(What to do)
Reproduce the records starting at the line containing "How far are" and ending at the line containing "3.30 metres" as a Markdown table with the columns Row and Line, omitting blank lines.

--- Records shown ---

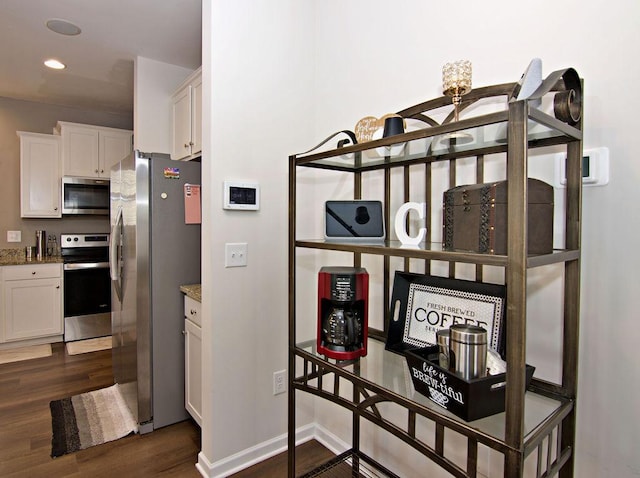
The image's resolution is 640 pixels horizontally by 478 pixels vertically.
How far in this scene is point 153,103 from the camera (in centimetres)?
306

---
--- Records shown ---

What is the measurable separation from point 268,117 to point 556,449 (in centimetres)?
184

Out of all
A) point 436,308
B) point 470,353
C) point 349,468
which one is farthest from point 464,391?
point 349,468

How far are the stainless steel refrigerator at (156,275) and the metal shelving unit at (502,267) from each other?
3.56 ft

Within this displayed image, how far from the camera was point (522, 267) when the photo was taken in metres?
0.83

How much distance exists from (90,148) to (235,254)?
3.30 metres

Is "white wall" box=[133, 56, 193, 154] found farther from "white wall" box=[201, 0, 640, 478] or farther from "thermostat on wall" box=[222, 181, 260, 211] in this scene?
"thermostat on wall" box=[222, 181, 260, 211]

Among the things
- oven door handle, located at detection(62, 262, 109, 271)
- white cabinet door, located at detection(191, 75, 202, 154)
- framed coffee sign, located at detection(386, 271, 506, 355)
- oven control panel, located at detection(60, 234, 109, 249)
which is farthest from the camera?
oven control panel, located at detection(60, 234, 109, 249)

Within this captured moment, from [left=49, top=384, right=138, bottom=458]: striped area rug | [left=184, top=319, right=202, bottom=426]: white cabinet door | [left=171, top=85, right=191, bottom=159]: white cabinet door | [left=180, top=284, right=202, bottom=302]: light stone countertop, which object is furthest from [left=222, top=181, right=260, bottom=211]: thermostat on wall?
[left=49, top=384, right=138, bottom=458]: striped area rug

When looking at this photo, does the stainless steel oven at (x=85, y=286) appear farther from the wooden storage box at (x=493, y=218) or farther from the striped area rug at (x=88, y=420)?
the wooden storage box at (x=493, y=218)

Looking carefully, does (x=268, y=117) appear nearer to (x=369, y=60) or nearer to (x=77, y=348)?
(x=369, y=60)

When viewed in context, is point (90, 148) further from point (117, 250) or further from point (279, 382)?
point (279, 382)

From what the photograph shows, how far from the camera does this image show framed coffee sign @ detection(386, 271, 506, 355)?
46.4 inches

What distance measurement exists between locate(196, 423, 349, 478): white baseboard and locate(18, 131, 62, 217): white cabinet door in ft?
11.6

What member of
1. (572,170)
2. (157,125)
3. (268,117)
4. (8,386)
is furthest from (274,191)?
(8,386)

---

(Solution below)
| Row | Line |
|---|---|
| 1 | How far are the stainless steel refrigerator at (156,275) and the metal shelving unit at (502,267) from each other? |
| 2 | 3.56 ft |
| 3 | Within this displayed image, how far from the camera was point (522, 267) when the photo was taken in metres? |
| 4 | 0.83 |
| 5 | How much distance exists from (90,148) to (235,254)? |
| 6 | 3.30 metres |